Ways and Means is the committee that writes tax law. If you wanted to sit on a committee with an informed view of what an IRS whistleblower expansion means for the financial sector, you'd want to be on Ways and Means. All three of these members are on Ways and Means.
The Trades, In Order
The window opens on April 17. That's when Lloyd Smucker sold Truist Financial, $1,000 to $15,000. Congressional disclosure ranges are famously imprecise, which is a feature, not a bug, of the current reporting regime.
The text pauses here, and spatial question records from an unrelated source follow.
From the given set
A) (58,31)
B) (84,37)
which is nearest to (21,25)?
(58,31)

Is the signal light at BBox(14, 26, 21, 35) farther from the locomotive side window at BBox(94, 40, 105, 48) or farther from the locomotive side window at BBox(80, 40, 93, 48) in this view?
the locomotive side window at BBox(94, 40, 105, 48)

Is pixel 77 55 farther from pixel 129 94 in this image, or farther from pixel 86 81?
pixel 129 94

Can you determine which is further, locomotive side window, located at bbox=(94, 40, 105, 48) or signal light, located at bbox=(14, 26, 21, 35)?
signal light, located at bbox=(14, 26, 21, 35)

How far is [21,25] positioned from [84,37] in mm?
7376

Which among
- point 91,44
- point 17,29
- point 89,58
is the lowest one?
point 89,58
April 20: Bob Latta purchased Farmers & Merchants Financial Group, $1,000 to $15,000. Seven days before the vote. Latta bought into a financial holding while his committee was sitting on legislation touching IRS enforcement of the financial sector. The calendar is what it is.
April 23: Smucker sold Prudential Financial, $1,000 to $15,000, and Wells Fargo, $15,000 to $50,000. Two sells in one day, four days before the vote. Prudential and Wells Fargo are not small regional players. They are the kind of institutions that employ entire government-affairs teams whose job is tracking exactly what the IRS whistleblower program looks like after Congress tinkers with it.
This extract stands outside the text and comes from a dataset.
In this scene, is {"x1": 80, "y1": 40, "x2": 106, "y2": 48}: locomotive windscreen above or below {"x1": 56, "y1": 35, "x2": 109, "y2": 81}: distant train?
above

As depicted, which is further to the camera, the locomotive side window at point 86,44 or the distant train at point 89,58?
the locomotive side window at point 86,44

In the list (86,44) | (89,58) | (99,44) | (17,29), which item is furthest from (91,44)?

The vote passes on April 27.
April 29: Kevin Hern sold Goldman Sachs, $250,000 to $500,000. Two days after the vote. Goldman Sachs, for context, is not a sleepy community bank with limited IRS exposure. Hern's Goldman position was the largest single trade in the cluster by a significant margin. He moved it after the vote result was public record.
The Cluster Problem
Here's why this kind of story doesn't get told by disclosure-filing reporters covering one member at a time: Latta's trade, alone, looks like a small regional bank purchase. Smucker's sells, alone, look like routine portfolio trimming. Hern's Goldman exit, alone, could be anything. The STOCK Act was designed to surface individual trades. It was not designed to surface coordinated-looking sector rotation across a committee.
The math on this cluster: three members, five trades, one sector, one 12-day window, one bill. The bill touches the sector. The members sit on the committee that shapes the bill. Every trade cleared during or immediately after that window.
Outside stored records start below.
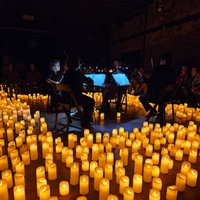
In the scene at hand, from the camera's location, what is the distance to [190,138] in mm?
3271

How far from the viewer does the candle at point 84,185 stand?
1.87 meters

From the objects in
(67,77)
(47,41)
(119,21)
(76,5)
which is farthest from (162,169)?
(47,41)

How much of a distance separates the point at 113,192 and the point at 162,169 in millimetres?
709

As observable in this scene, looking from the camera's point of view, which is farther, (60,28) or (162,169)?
(60,28)

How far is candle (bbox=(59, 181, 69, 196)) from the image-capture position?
1.84 m

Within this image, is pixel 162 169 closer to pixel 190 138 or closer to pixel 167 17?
pixel 190 138

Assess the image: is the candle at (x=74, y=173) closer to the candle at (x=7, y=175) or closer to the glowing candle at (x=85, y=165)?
the glowing candle at (x=85, y=165)

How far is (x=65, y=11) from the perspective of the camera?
9664 mm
The system that produced this disclosure also produced the rule that none of these members had to do anything differently. They traded. They disclosed, eventually. The filing is the whole obligation.
What the Filings Don't Say
The filings don't explain why Smucker sold three financial-sector positions in the six days before a financial-sector-adjacent IRS bill passed. They don't explain why Latta was buying a financial stock in the same window. They don't explain why Hern's Goldman exit, his largest trade in the cluster, came on the backside of the vote rather than before it.
The filings just list the dates and the tickers and the ranges. That's the whole disclosure. A range of $15,000 to $50,000 means the trade could be $15,001 or $49,999. Congress decided that level of precision was sufficient.
Members are required to disclose. They are not required to explain. They are not required to recuse themselves from votes on legislation touching sectors where they hold positions. They are not required to do anything except file the paperwork, within 45 days, in a range broad enough to obscure the actual number.